According to scholar Samuel Kirkland Lothrop, "The Gran Cocle culture is a Pre-Columbian archaeological culture that gets its name from the area from which it was based, the now present-day Cocle province of Panama. The Gran Cocle term applies to a loosely studied group of Native American sub-cultures in this region, identified by their pottery styles. The overall period spans a time from 150 B.C. to the end in the 16th century A.D. upon Spanish contact. The most ancient culture is the La Mula period from 150 B.C. to 300 A.D. The La Mula and later Monagrillo and Tonosí pottery styles are identified by their the use of three paint colors which were black, red and white (or cream). The later Cubitá style saw the emergence of the use of four colors. The styles of Conte, Macaracas and Joaquín added purple to their palette and this hue ranged from grayish tones to red purple. The use of purple disappeared in the subsequent styles of Parita and El Altillo and the paint style reverted back to the use of three colors.
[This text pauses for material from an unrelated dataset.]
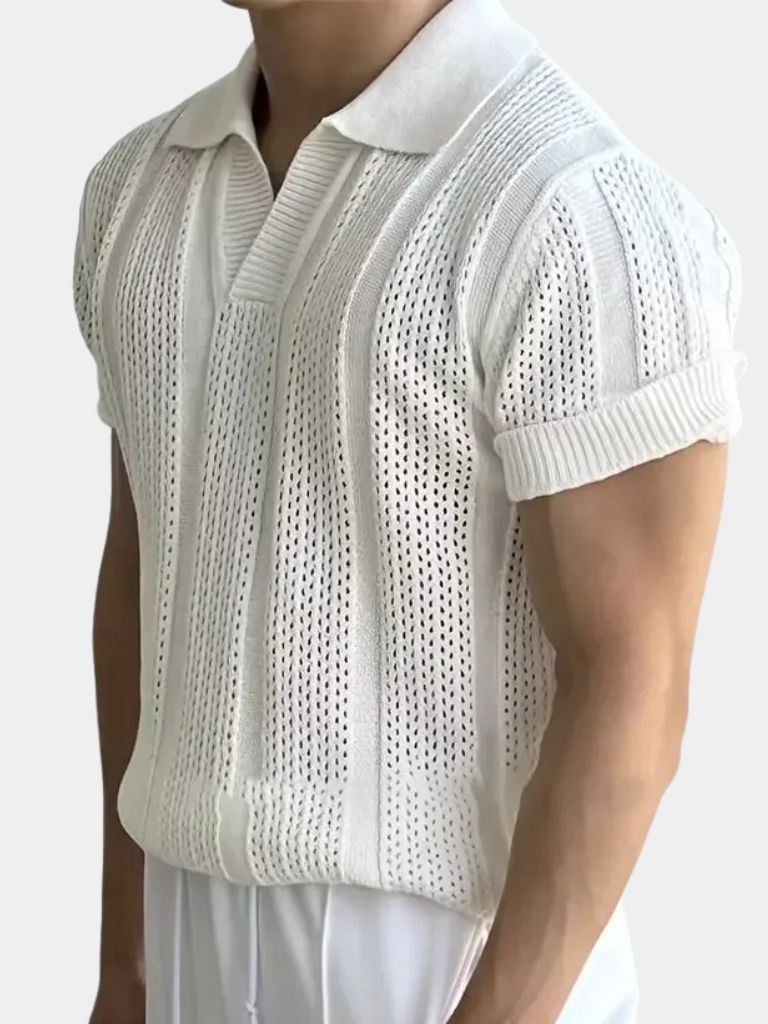 Ivory Coast Polo Shirt — North Row | Detail View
Most notable in the artistic renderings are the overt use of geometric designs." (For more information, see Armand Labbe, "Guardians of The Life Stream: Shamans, Art and Power in Prehispanic Central Panama" - Bowers Museum of Cultural Art, University of Washington Press, 1995)
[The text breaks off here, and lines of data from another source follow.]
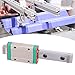 Linear Guide Slider Block High Rigidity Stainless Steel Miniature Linear Guide Rail for Automated Industry MGN12H 100 1R Slider Size 45.4x27x10mm Slide Rail 100mm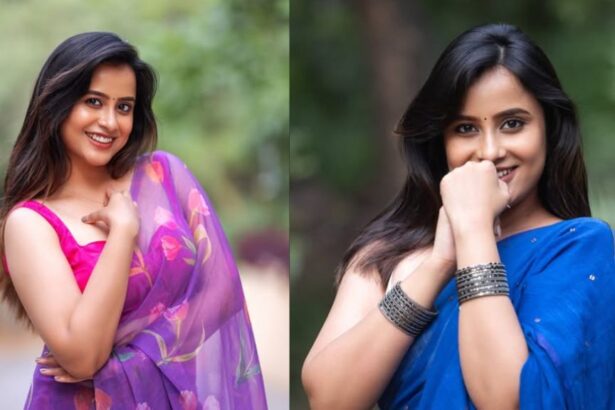 Sheetal Gauthaman smiling during a photoshoot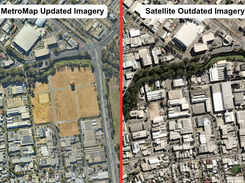 MetroMap vs Satellite
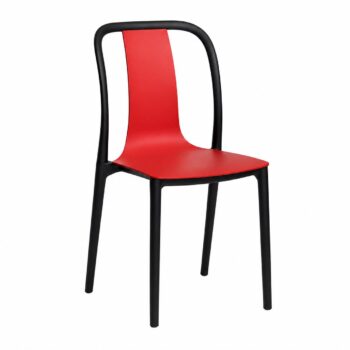 كرسي بلاستيك مفرد LR-003 RED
Provenance: private Colorado, USA collection; ex-private San Francisco, California, USA collection; ex-Danny Pemberton collection
All items legal to buy/sell under U.S. Statute covering cultural patrimony Code 2600, CHAPTER 14, and are guaranteed to be as described or your money back.
A Certificate of Authenticity will accompany all winning bids.
We ship worldwide and handle all shipping in-house for your convenience.
#143772
Condition
Small nicks to upper body, spout, and lower body, with chipping and age-commensurate darkening to scattered areas of original pigmentation, flaking to surface pigmentation as shown, and light overpainting within some chipped areas, otherwise intact and excellent. Scattered areas of earthen deposits, and great manganese blooms as well as craquelure to pigmentation throughout.